For situations where CLIENT_AUTH certificates are not in use and can be removed, the following steps are available to prevent recurrence:

  1. Identify any certificate which is preventing the reverse proxy service to start. You can use the following API to retrieve all certificates if API is working on any manager node in a cluster: GET /api/v1/trust-management/certificates.  
    *Alternatively, if standard API requests won't work, SSH to an NSX Manager node and enter engineering mode by running st en. Then, use this command from the CLI:
    curl -H "x-nsx-username: admin" -X GET http://127.0.0.1:7440/nsxapi/api/v1/trust-management/certificates
  2. Collect information about any certificates using the service type, CLIENT_AUTH, and with no nodes showing in the "Used by" section (should show nothing between the [ and ] symbols).
    *If the certificate is in use, do not proceed. Open a support case and reference this KB article.
  3. Check the length of any CLIENT_AUTH certificate, excluding "-----BEGIN CERTIFICATE-----" and "-----END CERTIFICATE-----", counting all characters in between these headers, except for newline characters, which appear as "\n".
  4. For any certificate with a character count that is a multiple of 253, remove this certificate. You can use the following API as root user on the NSX Manager to delete the certificate:
    curl -H "x-nsx-username: admin" -X DELETE http://127.0.0.1:7440/nsxapi/api/v1/trust-management/certificates/<cert-id>
    *Where '<cert-id>' is the ID of the certificate which was identified as having a length of multiples of 253 and shows service type of CLIENT_AUTH.
  5. After removing the certificate(s), the envoy service should be able to restart without running into the issue. 

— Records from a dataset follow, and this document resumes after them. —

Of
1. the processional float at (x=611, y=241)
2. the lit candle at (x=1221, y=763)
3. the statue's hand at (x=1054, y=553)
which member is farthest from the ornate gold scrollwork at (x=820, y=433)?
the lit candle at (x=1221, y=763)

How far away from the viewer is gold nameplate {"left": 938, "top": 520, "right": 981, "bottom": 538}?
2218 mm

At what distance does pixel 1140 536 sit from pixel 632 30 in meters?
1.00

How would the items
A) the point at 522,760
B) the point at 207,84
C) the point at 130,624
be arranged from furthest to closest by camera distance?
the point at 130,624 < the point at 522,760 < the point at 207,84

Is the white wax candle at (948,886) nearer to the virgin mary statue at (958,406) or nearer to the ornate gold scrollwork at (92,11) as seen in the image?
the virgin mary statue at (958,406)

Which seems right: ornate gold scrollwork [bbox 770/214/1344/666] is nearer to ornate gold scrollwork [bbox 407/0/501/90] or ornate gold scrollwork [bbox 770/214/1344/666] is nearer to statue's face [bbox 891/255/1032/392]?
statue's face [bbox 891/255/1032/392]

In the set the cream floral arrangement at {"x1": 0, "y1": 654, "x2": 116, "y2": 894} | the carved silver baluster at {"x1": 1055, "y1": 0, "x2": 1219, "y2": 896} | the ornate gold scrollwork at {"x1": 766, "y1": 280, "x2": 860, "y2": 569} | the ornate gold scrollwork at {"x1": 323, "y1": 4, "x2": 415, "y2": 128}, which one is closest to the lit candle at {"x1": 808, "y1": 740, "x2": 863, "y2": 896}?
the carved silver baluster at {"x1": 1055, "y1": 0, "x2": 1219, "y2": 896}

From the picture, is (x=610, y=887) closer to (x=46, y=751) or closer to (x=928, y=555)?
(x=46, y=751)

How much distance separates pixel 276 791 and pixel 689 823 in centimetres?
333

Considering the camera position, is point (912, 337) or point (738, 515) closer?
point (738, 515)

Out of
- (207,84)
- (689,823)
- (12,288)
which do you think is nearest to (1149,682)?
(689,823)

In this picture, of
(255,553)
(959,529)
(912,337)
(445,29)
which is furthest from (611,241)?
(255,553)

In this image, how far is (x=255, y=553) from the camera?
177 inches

Note: If you are using Federation and the certificate is assigned to a PI account used by one of the sites, do not use the delete API above. Please follow the administration guide to replace the site certificate, this will automatically update the certificate used by the PI for that site. 

Additional Information

Certificates that are of type CLIENT_AUTH may actually be in use due to integration with things like Tanzu Kubernetes or may be stuck due to NSX Manager failing to release a certificate of this type automatically. It is not a safe procedure to manually release a certificate and Engineering should be engaged prior to doing so. Where the certificates are actually needed, like with Kubernetes, removing the certificates from NSX Manager should not be done. The customer would need to upgrade to the fixed version and utilize the workaround above in the meantime.